(SUPPLIED TEXT Opens)
Capitalist countries have avoided Marx’s epidemic of overproduction because they have come to recognize that workers are also consumers.

To the extent that capitalist countries even avoid overproduction it is when they have ceased to produce industrially and have come to rely extensively on imperialism. But of course, the business cycle continues with massive bubbles and troughs, with the bubble being massive over-investment of capital in the expectation of profits that doesn't pan out. It's a financialized scheme. The "product" fails to sell because it was a monopoly-seeking scheme where the overproduction was on the level of entire companies all scrambling to become a monopoly on a milquetoast app-based service that could be provided and maintained on a budget of $5 million per year for billions of people. The extra money is just for fighting over "market share". Then these companies crater when the chips fall.

Of course, even in rich imperialist countries, overproduction happens constantly. Food rots in dumpsters and fields. This loss is partially absorbed through subsidies funded by imperialism, by the petrodollar's ability to let the US print money, by the state absorbing the hit through ill-gotten gains and (in theory) putting a stop to it faster than the market would.
(SUPPLIED TEXT Closes)
> _ASSIGNMENT_: Extend the passage above on capitalist overproduction, picking up right after its final sentence.
(DATA SEGMENT Opens)
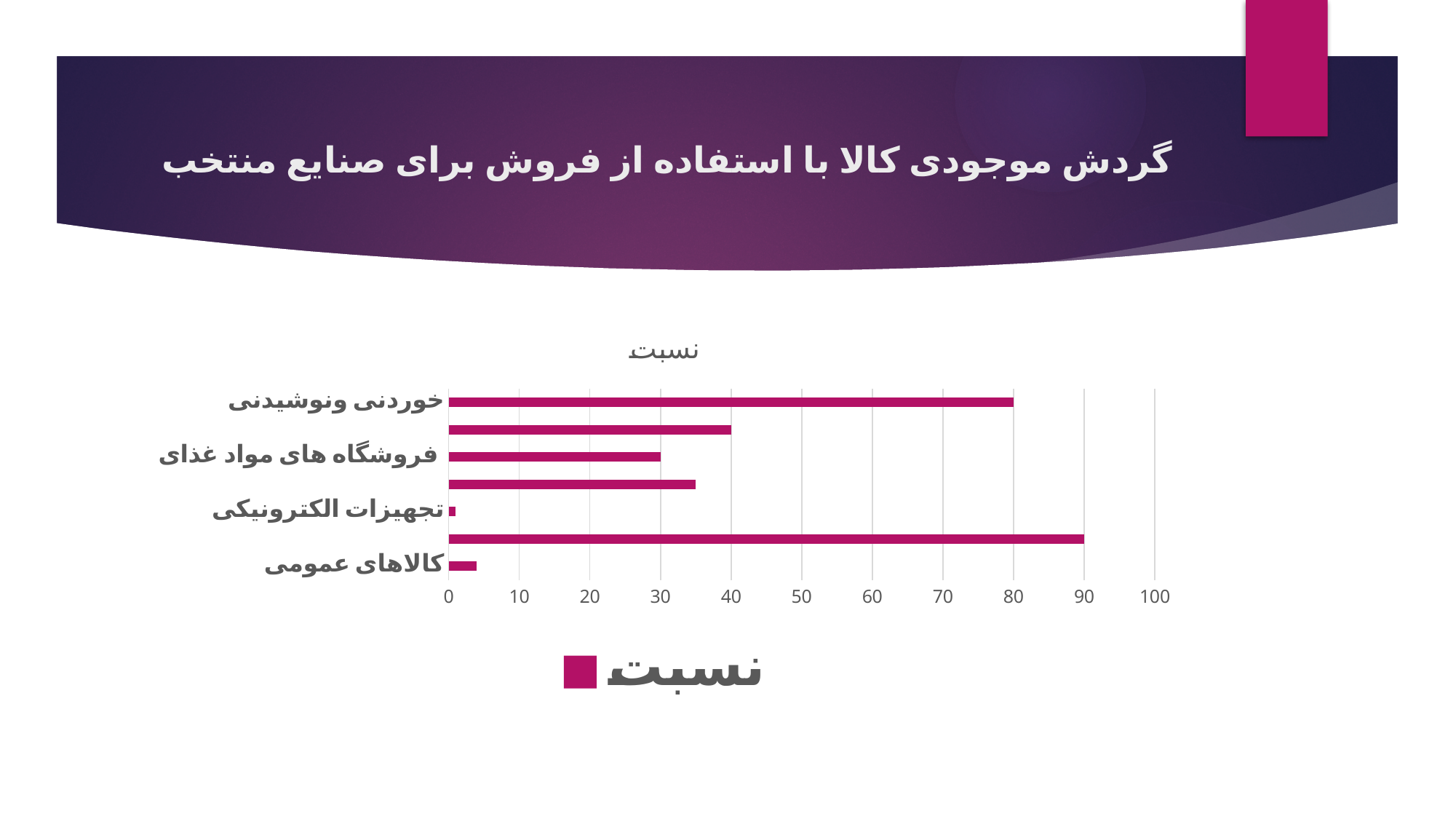
What is the difference between the values for خوردنی ونوشیدنی and فروشگاه های مواد غذای? 50 What is the legend entry of the chart? نسبت Which is larger, the value for خوردنی ونوشیدنی or the value for فروشگاه های مواد غذای? خوردنی ونوشیدنی What is the value for خوردنی ونوشیدنی? 80 What is the title of the chart? نسبت What is the value for فروشگاه های مواد غذای? 30 How many bars are plotted in the chart? 7 Is the value for خوردنی ونوشیدنی greater or less than 50? greater How many series does the legend list? 1 What kind of chart is shown on the slide? bar chart Is the value for کالاهای عمومی greater or less than 10? less Is the value for تجهیزات الکترونیکی greater or less than 10? less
(DATA SEGMENT Closes)
> _YOUR RESPONSE_:
The poor capitalist countries do not have this option, they are the exploited, not the imperialists. They face constant classic overproduction problems and shortages, particularly when producing for export. They are entirely beholden to sanctions, tariff regimes, shifting currents. Food, oil, textiles, toys, basic electronics. They make huge quantities expecting a sale to imperialists. What happens if the imperialists renege? Firings, of course, and the 100,000 Superbowl 57 t shirts are sold to the poor of other imperialized countries and burned.

These governments have let wages rise to drive up demand.

This author is about 60 years out of date on how capitalist countries operate. Real wages have been decreasing.

Anyways, this article seems to be about transiting China to more domestic consumption, which is a good idea. But if you do it based on false faux-left framings praising imperialists, you will either fail or end up advocating for China to itself become imperialist. And look like an absolute loser stuck-up in the process.